From the monthly archives:

February 2025

Adam’s Heart Surgery Team: Expertise and Dickheadery

by Hannah Forsyth on February 3, 2025

If, like me, you follow Ones and Tooze, you will know that Adam recently had heart surgery.

It was a big deal. Luckily, America has some of the best surgeons in the world, to whom only a small handful of Americans have access – but Adam Tooze is one of them. In the episode dedicated to the expensive American healthcare system/Adam’s heart surgery, he talks with great (and deserved) admiration about ‘his team’, the ones who will do the surgery.

We really want these surgeons to be good at what they do.
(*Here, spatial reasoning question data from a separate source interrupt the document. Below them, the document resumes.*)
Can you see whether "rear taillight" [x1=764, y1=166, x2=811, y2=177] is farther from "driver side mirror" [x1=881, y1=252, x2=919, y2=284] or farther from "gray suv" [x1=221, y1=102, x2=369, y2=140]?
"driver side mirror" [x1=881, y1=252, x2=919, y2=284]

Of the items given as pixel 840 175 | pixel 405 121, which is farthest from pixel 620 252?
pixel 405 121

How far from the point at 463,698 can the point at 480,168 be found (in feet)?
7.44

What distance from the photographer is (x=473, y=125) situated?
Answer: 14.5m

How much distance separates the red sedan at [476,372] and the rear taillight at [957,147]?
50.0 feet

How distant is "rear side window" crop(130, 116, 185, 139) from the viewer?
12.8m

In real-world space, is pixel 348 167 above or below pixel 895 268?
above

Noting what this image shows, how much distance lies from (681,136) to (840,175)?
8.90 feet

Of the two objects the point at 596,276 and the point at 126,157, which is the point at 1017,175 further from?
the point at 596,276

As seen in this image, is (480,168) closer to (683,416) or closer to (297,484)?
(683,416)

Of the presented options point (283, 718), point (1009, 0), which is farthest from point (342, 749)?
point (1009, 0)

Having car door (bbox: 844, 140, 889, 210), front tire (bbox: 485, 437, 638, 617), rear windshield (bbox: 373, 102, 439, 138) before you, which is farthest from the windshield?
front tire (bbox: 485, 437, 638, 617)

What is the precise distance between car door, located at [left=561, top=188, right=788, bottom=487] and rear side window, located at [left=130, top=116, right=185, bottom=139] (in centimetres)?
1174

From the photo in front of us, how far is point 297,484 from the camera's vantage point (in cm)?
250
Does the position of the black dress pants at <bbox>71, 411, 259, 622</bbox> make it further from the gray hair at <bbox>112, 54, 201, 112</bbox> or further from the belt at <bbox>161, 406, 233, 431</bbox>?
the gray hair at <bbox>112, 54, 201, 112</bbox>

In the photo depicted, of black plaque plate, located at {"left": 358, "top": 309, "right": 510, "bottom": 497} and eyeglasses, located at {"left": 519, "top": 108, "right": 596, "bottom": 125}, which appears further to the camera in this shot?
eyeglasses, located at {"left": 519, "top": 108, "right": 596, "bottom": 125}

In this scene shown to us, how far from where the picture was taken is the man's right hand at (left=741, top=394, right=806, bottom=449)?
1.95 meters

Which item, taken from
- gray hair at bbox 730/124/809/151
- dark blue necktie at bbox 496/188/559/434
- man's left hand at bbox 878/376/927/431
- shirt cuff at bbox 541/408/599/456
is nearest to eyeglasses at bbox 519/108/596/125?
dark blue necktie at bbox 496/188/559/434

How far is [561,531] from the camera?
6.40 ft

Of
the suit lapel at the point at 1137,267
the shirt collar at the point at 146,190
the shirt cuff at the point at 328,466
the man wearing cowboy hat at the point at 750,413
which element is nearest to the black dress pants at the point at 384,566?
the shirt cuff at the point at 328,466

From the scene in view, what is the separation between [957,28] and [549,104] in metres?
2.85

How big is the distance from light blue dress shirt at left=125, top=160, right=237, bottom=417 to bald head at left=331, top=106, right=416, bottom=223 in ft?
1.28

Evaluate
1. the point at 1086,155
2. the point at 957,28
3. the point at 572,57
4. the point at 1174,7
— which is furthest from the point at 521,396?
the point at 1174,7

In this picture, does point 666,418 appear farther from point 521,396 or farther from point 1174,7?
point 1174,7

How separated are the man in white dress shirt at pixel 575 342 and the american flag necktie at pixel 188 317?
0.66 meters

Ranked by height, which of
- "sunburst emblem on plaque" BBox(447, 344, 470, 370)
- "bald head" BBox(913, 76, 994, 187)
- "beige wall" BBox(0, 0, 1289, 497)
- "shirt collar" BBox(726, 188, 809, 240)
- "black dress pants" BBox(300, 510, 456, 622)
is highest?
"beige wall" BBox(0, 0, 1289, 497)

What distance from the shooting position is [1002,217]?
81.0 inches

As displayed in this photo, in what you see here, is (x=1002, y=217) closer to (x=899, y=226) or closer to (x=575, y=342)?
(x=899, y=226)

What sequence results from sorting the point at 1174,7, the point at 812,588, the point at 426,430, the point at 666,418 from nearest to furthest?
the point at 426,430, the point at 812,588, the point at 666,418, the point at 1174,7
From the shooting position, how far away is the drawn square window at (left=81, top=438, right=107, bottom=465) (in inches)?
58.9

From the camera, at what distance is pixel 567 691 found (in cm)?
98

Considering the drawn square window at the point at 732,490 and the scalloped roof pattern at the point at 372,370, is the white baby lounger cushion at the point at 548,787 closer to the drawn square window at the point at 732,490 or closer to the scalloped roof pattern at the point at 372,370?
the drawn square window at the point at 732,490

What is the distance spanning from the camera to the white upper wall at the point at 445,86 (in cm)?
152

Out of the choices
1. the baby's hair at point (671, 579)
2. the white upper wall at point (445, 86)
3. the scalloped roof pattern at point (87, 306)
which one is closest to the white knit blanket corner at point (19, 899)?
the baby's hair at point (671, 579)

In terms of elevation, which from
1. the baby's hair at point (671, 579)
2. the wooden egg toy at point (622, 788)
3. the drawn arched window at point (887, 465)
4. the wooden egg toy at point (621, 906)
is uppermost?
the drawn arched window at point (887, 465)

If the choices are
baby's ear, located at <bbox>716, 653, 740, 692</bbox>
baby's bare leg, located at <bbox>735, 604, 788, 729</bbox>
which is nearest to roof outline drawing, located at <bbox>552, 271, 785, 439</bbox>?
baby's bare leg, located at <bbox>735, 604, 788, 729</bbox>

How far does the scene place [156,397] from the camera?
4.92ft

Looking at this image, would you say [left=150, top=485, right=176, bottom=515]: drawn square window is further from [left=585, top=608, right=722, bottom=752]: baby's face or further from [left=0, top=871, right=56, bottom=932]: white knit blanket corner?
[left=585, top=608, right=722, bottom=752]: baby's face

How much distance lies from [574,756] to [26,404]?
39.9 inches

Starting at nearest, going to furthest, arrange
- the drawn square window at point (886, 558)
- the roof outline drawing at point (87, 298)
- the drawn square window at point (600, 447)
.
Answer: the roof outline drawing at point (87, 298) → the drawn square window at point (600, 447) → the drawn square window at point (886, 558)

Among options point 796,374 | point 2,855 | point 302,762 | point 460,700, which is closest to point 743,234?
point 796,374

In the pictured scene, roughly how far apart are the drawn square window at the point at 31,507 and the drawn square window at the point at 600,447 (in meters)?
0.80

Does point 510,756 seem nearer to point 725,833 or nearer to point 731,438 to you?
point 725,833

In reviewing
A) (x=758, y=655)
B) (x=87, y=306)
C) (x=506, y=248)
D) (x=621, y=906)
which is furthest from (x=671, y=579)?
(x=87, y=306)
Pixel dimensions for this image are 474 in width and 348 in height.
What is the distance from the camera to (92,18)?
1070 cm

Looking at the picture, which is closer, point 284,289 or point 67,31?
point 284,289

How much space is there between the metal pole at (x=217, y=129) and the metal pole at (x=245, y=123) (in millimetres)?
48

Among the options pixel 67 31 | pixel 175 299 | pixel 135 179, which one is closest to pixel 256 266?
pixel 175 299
The considerable advances in medicine, medical technologies and surgical techniques is what will (we trust) Save Adam’s life, as indeed they did. We want experts.

But we don’t want them to be dickheads about their expertise – meaning, we’d like them to be ‘our team’ who work with us, acknowledging our agency. And not arrogant, bossy, or taking control of our lives.

See, Adam is not only among America’s privileged (as he acknowledges), but he is also a member of the same professional class as his surgical team. As we all know, this doesn’t guarantee an absence of dickheads.

However, chances are higher that we can see other professionals as members of ‘our team’. By recognizing one another as members of the same class, encountering other members of the PMC helps confirm one’s own values and expertise.

What this also shows is that it is possible to be a niche expert but honour other people’s self-determination, our ability to make choices about our own lives.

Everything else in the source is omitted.